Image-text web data
══════

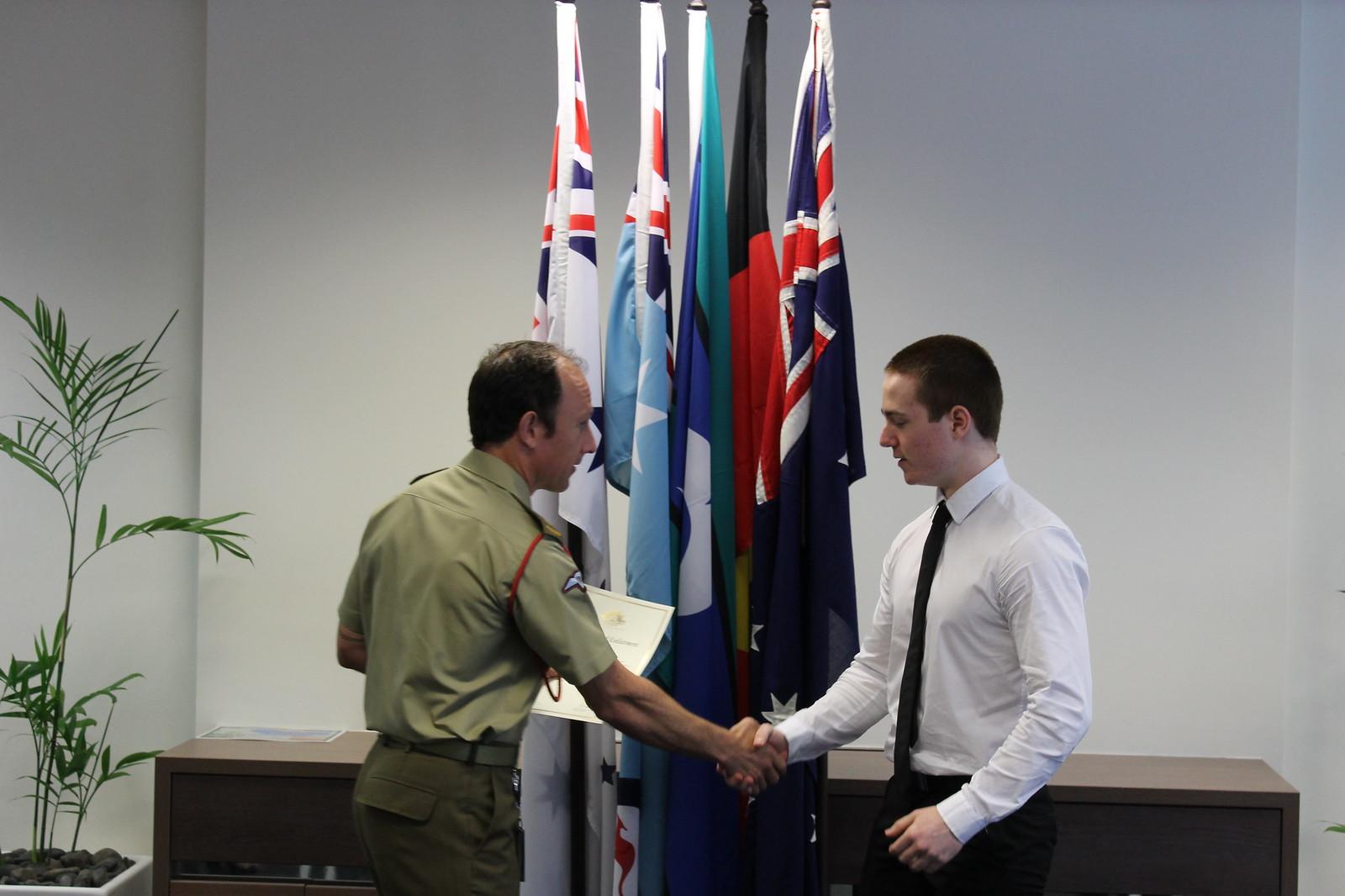 ADF Ceremony 08.10.18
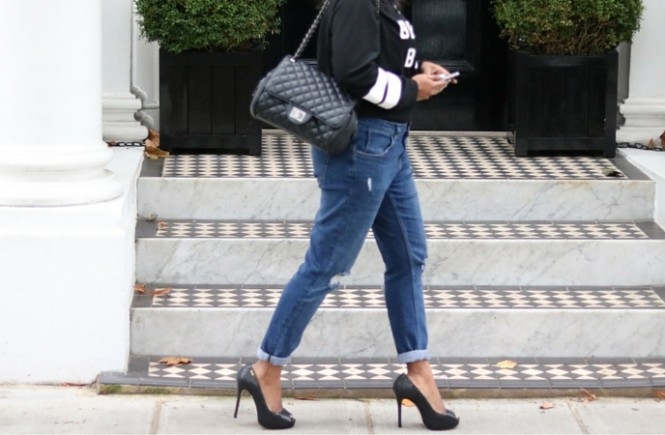 9 FASHION TIPS TO MAKE YOU LOON TALLER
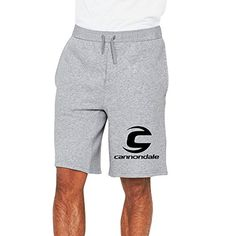Cannondale Pro Cycling Team Nate Brown Trousers Shorts XLarge *** For more information, visit image link.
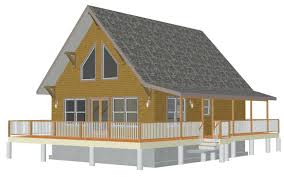 small cabin plans with porch cabin plans floor plan small cabins log with wrap around porch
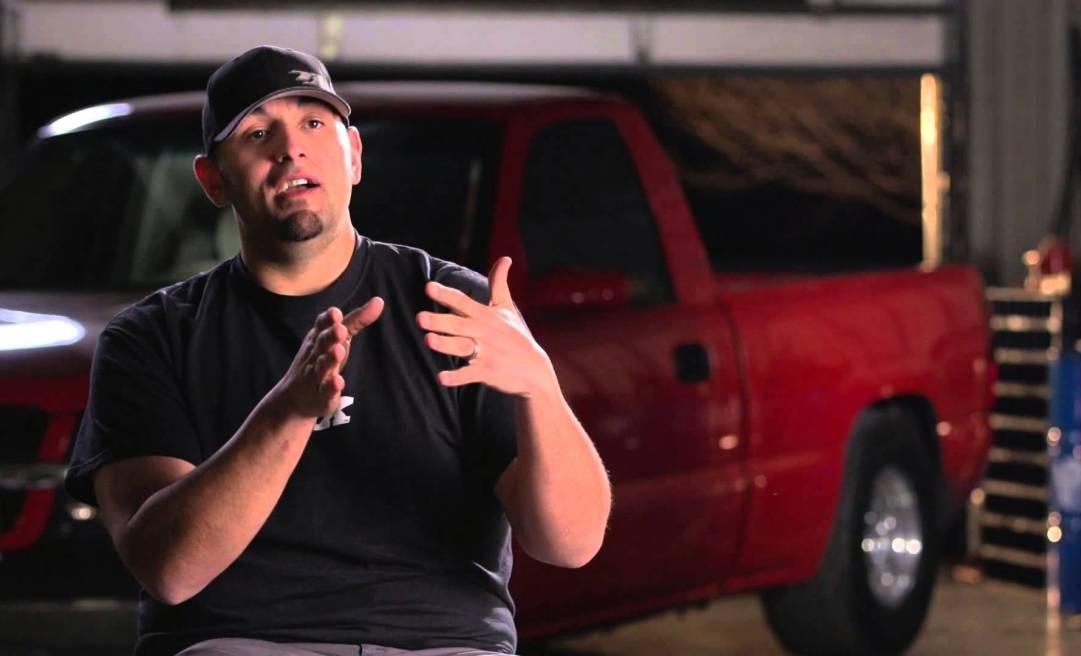 "STREET OUTLAWS: Justin ""Big Chief"" Shearer Tells All – Drag"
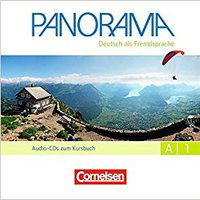 }PDF} Panorama: Audio-CDs A1. Mobile Mexico Rated project Parks minutes Mexico search
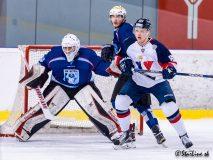 HC_Slovan_ACT4441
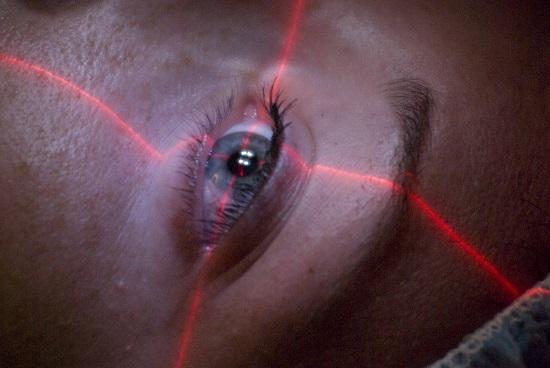современная офтальмология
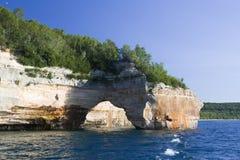 Representar-rochas Fotografia de Stock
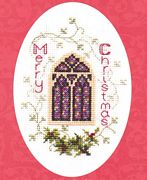 Derwentwater Designs Stained Glass Window Cross Stitch Kit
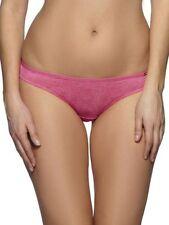 Gossard Animal Print Thongs for Women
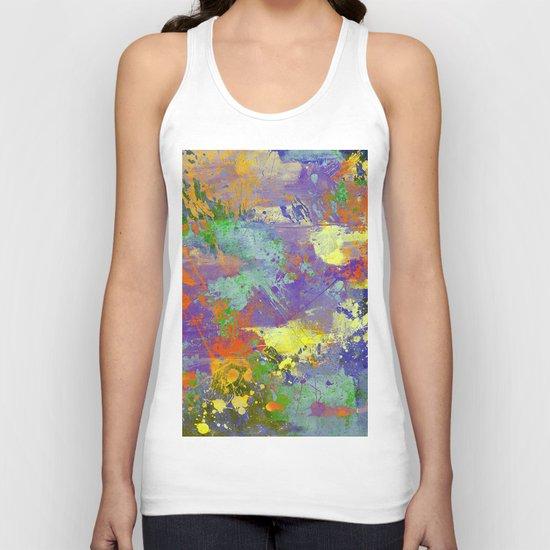 Signs Of Life - Vibrant, random paint splatter multi coloured abstract Unisex Tank Top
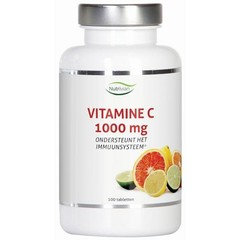 Nutrivian Vitamine C1000 mg (100 tabletten)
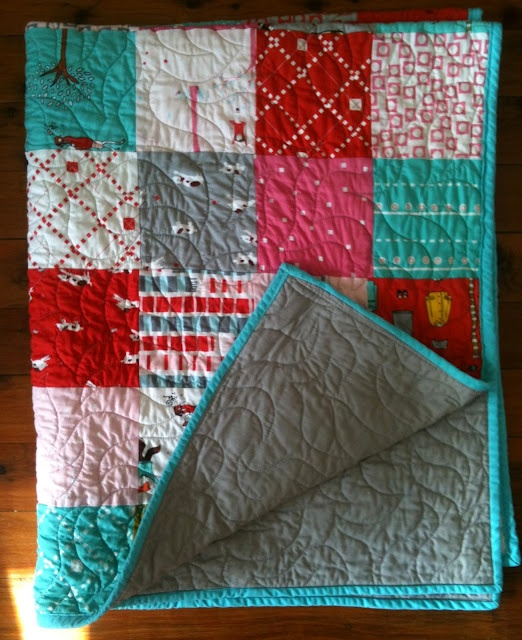 my first charm square quilt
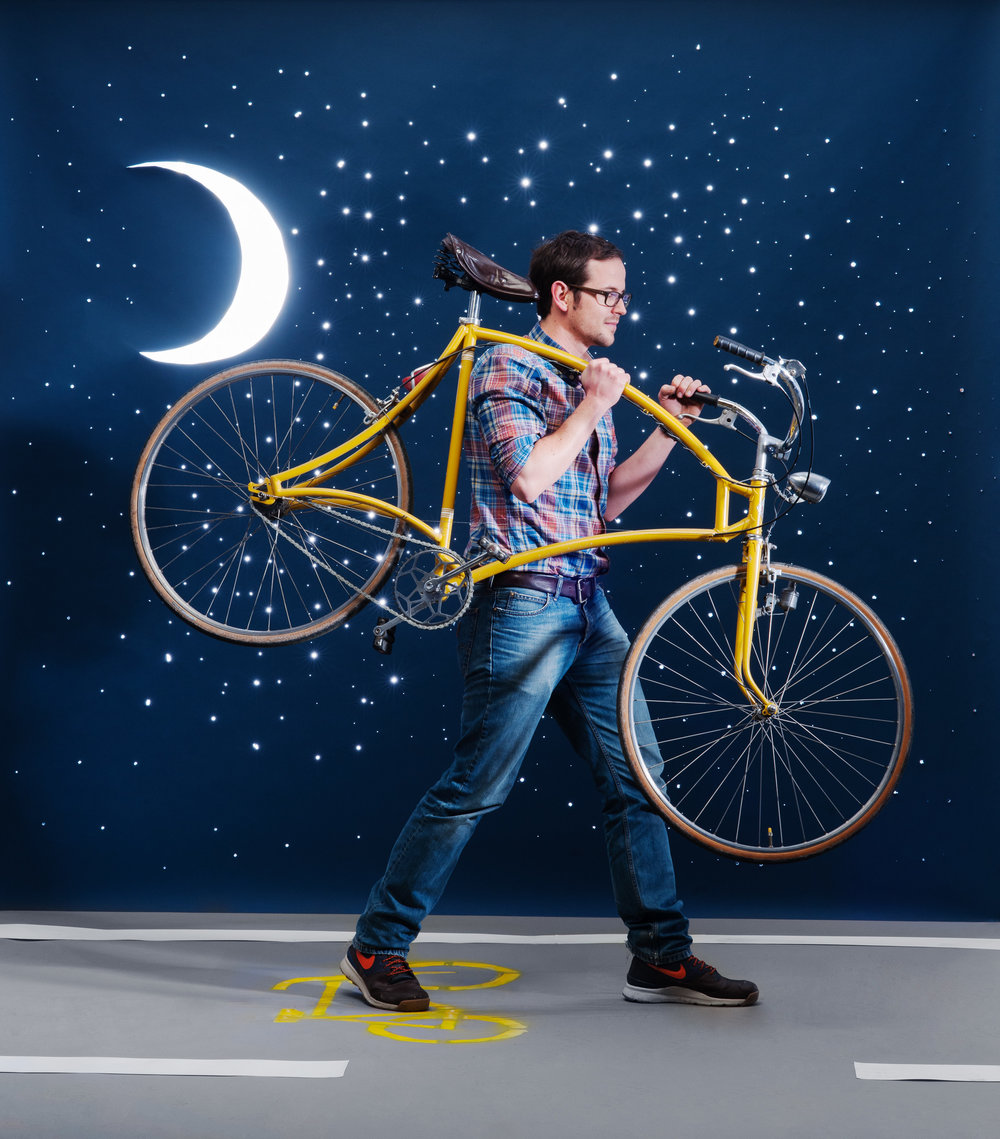 Bicycles - Schweizer Familie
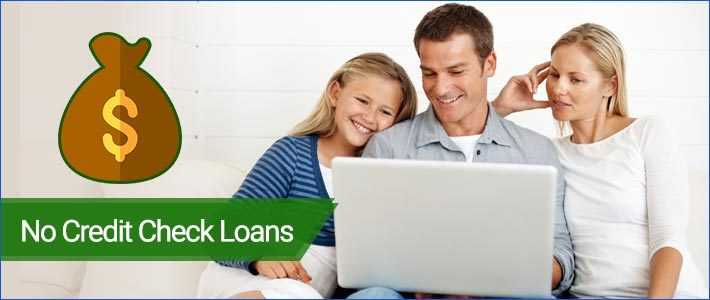 No Credit Check Loans, Best Online Loans, Quick Cash Loans Near Me, No Credit Check Direct Lenders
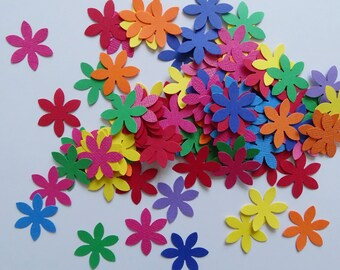 Flower cut out Mixed paper flowers Paper flower kit Die cut paper flowers Flower grab bags Cardmaking kit Flower kit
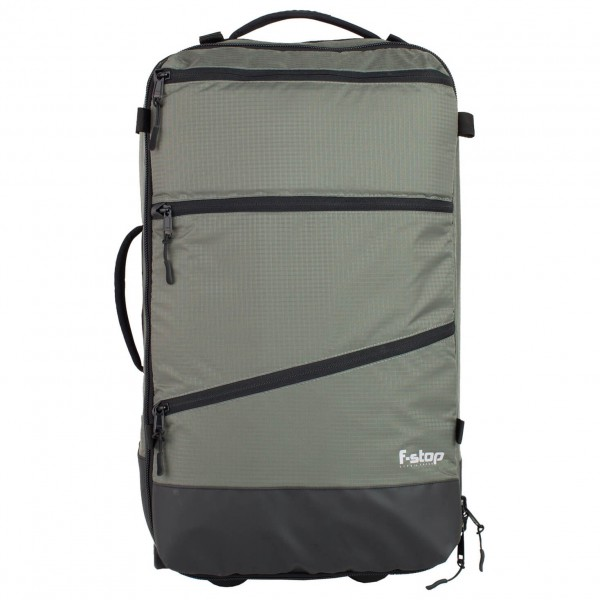 F-Stop Gear - Literoom - Camera bag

══════

Pictures stay out; reproduce every line of the records exactly.

[Output below]:
 ADF Ceremony 08.10.18
 9 FASHION TIPS TO MAKE YOU LOON TALLER
Cannondale Pro Cycling Team Nate Brown Trousers Shorts XLarge *** For more information, visit image link.
 small cabin plans with porch cabin plans floor plan small cabins log with wrap around porch
 "STREET OUTLAWS: Justin ""Big Chief"" Shearer Tells All – Drag"
 }PDF} Panorama: Audio-CDs A1. Mobile Mexico Rated project Parks minutes Mexico search
 HC_Slovan_ACT4441
современная офтальмология
 Representar-rochas Fotografia de Stock
 Derwentwater Designs Stained Glass Window Cross Stitch Kit
 Gossard Animal Print Thongs for Women
 Signs Of Life - Vibrant, random paint splatter multi coloured abstract Unisex Tank Top
 Nutrivian Vitamine C1000 mg (100 tabletten)
 my first charm square quilt
 Bicycles - Schweizer Familie
 No Credit Check Loans, Best Online Loans, Quick Cash Loans Near Me, No Credit Check Direct Lenders
 Flower cut out Mixed paper flowers Paper flower kit Die cut paper flowers Flower grab bags Cardmaking kit Flower kit
 F-Stop Gear - Literoom - Camera bag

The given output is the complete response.